EXERCISE INSTRUCTIONS:
Transcribe the lines of the records below without alteration, beginning with the line that contains "Inspecting the image, about" and continuing through the line that contains "Which one of".

STORED DATA:
((
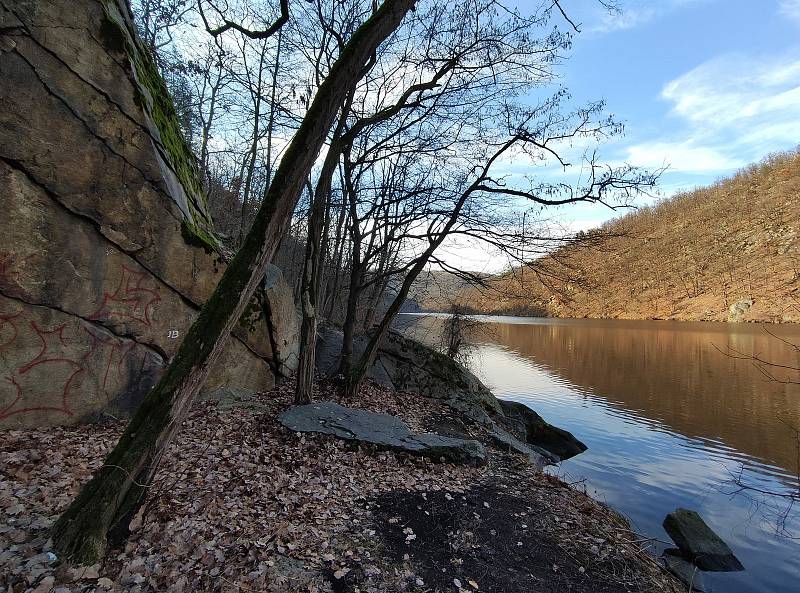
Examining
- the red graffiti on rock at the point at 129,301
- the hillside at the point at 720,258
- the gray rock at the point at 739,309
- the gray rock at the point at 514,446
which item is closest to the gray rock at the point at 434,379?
))
((
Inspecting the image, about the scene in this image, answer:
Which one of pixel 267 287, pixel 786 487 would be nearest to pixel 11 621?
))
ANSWER:
Inspecting the image, about the scene in this image, answer:
Which one of pixel 267 287, pixel 786 487 would be nearest to pixel 11 621?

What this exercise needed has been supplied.